Objectives: Endoscopic screening of the at-risk population with chronic gastroesophageal reflux disease (GERD) for the presence of intestinal metaplasia or Barrett's esophagus has been suggested as a method to reduce mortality from esophageal adenocarcinoma. There are only limited data regarding the use, effectiveness, and temporal trends of this strategy.
Methods: All patients aged 68 years and older with a new diagnosis of adenocarcinoma of the esophagus from 1994 to 2002 were identified from a linked tumor registry health claims database. Using claims from 1991 to 2002, the use of endoscopy as well as a diagnosis of GERD or Barrett's esophagus during the time interval from 3 years through 6 months prior to diagnosis were measured. The association of these measures with early-stage cancer (in situ, local) and long-term survival was determined, as well as changes over time.

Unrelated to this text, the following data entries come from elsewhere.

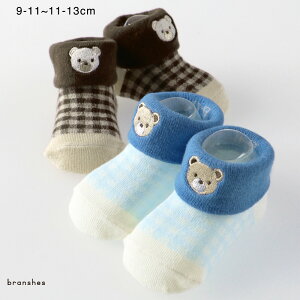 yxr[z܎hJxr[^\bNX xr[ AW H ~ H~ q qǂ LbY q qǂ ǂ C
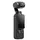 ვიდეო კამერა DJI Osmo Pocket 3 Standard Combo, 8 image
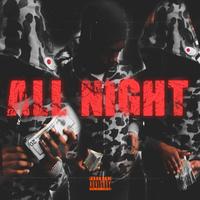 All Night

Results: We identified 2,754 patients, including 30.8% at early stage. Previous endoscopy had been performed in 11.5% of patients, and GERD and Barrett's esophagus diagnoses were recorded in 22.4 and 8.1% of patients, respectively. Barrett's esophagus diagnosis was strongly associated with both early-stage cancer (odds ratio 3.68, confidence interval (CI) 1.30-10.40) and survival (hazard ratio 0.45, CI 0.25-0.80). A GERD diagnosis was associated only with early stage, and endoscopy was associated only with survival. There was no association of year of diagnosis with stage or survival.
Conclusions: Although only a minority of at-risk patients were identified, the findings are consistent with the beneficial effects of recognition. Despite the development of practice guidelines, we were unable to demonstrate any temporal increases in diagnostic frequency or endoscopic utilization, which highlights the challenges that clinicians face.